• **TAREFA**
Passe para o inglês esta frase do relato sobre a viagem às Ilhas Feroé: "A viagem aérea durou uma hora desde Edimburgo até a capital Torshavn, a maior cidade com 12.000 habitantes."

• **TRECHO ESCOLHIDO**
+ + + + + + +

Uma
viagem às Ilhas Feroé
Fernando
Braga
Meu filho mais moço, hoje com 44 anos, sempre teve
paixão em conhecer o mundo. Viajou muito pela Europa, USA e Sulamérica, com
pouco dinheiro e sacola nas costas.
Há dois anos, agora já casado, pegou sua mulher
e quis conhecer a Escócia, país onde eu havia quando moço, morado um ano e que
passei a considerar como minha segunda pátria de tanto que gostei, principalmente
pelo povo, gentil, cordial e amigo.
Após viajar pelas principais cidades e pontos turísticos,
a conselho de um amigo inglês decidiu ir às ilhas Feroé, um arquipélago de 18
ilhas no Atlântico Norte, entre o norte da Escócia e a Islândia. Era verão, ocasião
propícia.
A viagem
aérea durou uma hora desde Edimburgo até a capital Torshavn, a maior cidade com
12.000 habitantes. Todo o arquipélago tem 49.500.
A
National Geografic falou destas ilhas como as mais interessantes do mundo, um paraíso
social meio escondido. Comentou ainda que era o mais alto padrão social do
planeta, com um povo cujo bem estar próprio,
depende do bem estar do próximo. Ainda, um território sem criminalidade!

+ + + + + + +

• **TRECHO DOS DADOS**
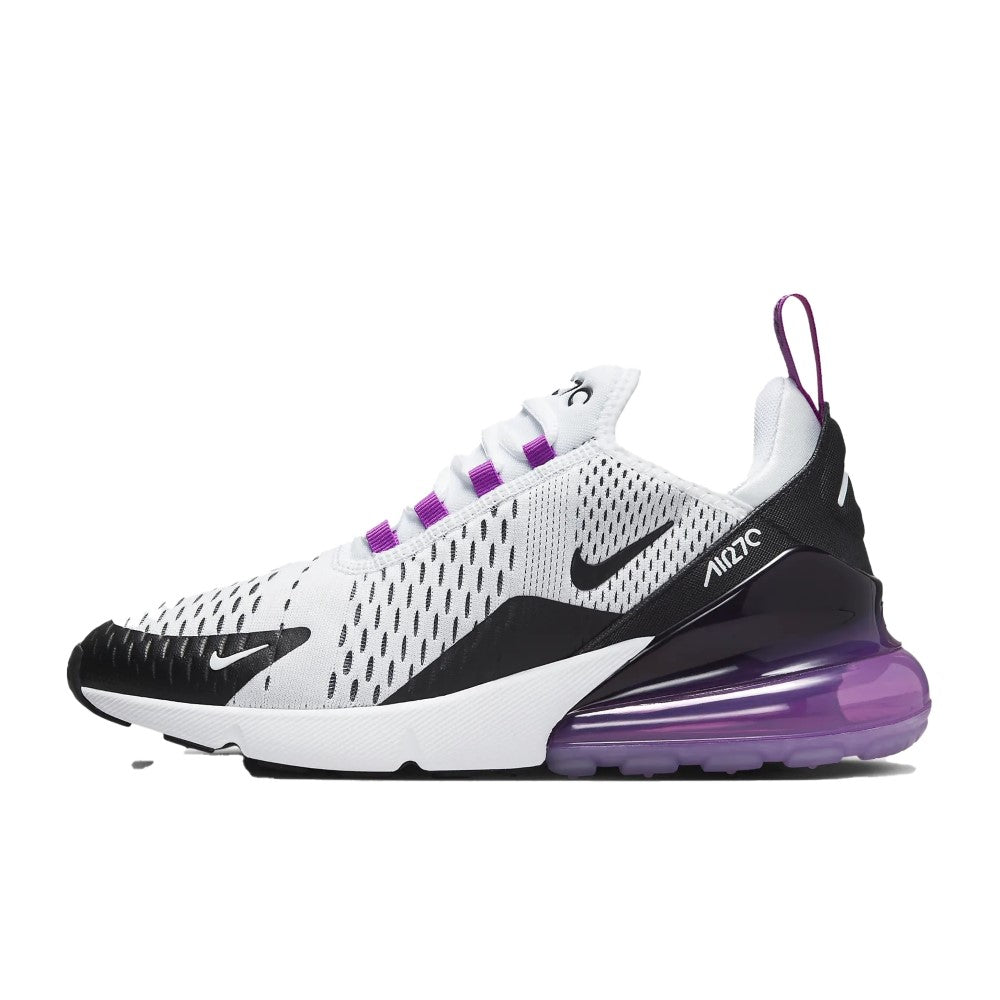 lifestyle nike air max 270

+ + + + + + +

• **RESPOSTA**
The flight took one hour from Edinburgh to the capital, Torshavn, the largest city, with 12,000 inhabitants.